On croit généralement, et M. Grote l’a cru lui-même, que les sentiments déterminent par leur force la direction des désirs, des volitions. Les physiologistes ont démontré en partie que la production du plaisir et de la douleur est liée à la quantité de dépense ou de réserve de l’action nerveuse. Supposons cependant que les sentiments dépendent du mode[1] et non de la quantité de cette action nerveuse. Cela veut dire que les sentiments servent à indiquer les rapports de l’activité psychique donnée du travail à la quantité ou à la qualité des énergies dépensées. Mais l’activité ou le travail est déjà la réaction active du sujet sur les impressions, c’est-à-dire la réaction de la volonté. La volonté sert à diriger et à régulariser nos besoins. La fatigue, qui résulte de la marche, n’est pas le signe de l’épuisement de notre énergie musculaire, comme le veulent les physiologistes, car nous savons tous que, si nous voulions aller plus loin, nous donnerions encore de l’énergie disponible. Nous pouvons encore augmenter la puissance d’effort pour le travail. On nous dira qu’il y a une limite à toute tension. Mais laquelle ? La mort ? Soit : nous savons qu’une volonté forte peut conduire l’organisme jusqu’à une telle limite, qu’il se trouve lui-même par conséquent dans les mains de la volonté, et non elle dans les mains de l’organisme. Si les perceptions, pas plus que les sentiments, ne déterminent fatalement la volonté, mais que la thèse réciproque soit vraie, quelle est la source fondamentale des inclinations et des désirs ?

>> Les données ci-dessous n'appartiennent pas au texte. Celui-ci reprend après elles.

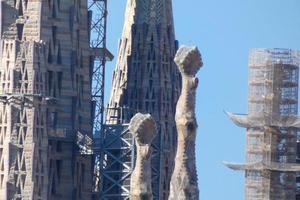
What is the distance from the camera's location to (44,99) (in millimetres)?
185750

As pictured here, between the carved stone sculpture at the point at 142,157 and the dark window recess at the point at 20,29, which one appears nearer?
the carved stone sculpture at the point at 142,157

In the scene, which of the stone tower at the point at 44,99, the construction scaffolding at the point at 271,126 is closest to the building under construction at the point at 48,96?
the stone tower at the point at 44,99

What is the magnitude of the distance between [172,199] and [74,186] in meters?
23.5

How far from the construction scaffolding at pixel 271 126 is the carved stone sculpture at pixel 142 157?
388 cm

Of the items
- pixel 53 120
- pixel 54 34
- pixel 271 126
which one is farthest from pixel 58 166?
pixel 271 126

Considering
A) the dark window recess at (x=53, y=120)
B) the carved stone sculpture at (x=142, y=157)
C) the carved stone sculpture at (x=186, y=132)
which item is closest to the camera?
the carved stone sculpture at (x=186, y=132)

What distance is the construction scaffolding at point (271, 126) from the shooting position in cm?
17275

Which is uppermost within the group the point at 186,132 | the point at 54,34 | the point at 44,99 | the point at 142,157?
the point at 54,34

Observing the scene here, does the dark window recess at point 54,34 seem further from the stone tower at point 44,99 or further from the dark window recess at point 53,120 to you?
the dark window recess at point 53,120

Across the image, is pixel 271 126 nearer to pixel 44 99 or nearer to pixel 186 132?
pixel 186 132

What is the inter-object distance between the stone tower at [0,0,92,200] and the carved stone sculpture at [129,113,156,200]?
960 centimetres

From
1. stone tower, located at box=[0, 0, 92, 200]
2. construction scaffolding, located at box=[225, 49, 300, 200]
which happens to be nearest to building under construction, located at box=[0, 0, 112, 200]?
stone tower, located at box=[0, 0, 92, 200]

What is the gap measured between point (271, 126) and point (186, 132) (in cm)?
469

Il n’y a pas volonté là où les désirs se transforment irrésistiblement, à peine apparus, en volitions, comme chez les animaux, chez les enfants d’un certain âge, chez les psychopathes ; mais seulement là où un choix conscient s’opère. Le désir est une manifestation plus consciente et plus définie que les inclinations et les tendances. Il dérive de l’instinct de conservation ; il a son origine dans l’organisation physique individuelle. Nous retombons ainsi dans un déterminisme plus complet que tout à l’heure, quand nous faisions dépendre la volonté des perceptions et des sentiments du sujet. Mais telle n’est pas la solution définitive, selon {{Grote}}. En effet, « nous avons vu que toutes les perceptions, c’est-à-dire les sensations, les représentations et les sentiments sont des états de l’énergie psychique, parfaitement différents des mouvements physiques et biologiques, qui les provoquent. À plus forte raison, il faut supposer que les désirs, les tendances, les inclinations ne sont pas de simples états de l’organisme, mais des réactions proprement psychiques, liées avec eux. » Nous avons donc à découvrir la nature et l’origine de l’organisation physique.

L’hérédité joue un rôle considérable. L’influence de « l’action » ou de « l’inaction » sur le développement de l’organe peut être expliquée

  1. Voy. l’étude de M. Grote, Du rôle du sentiment dans l’activité de l’homme.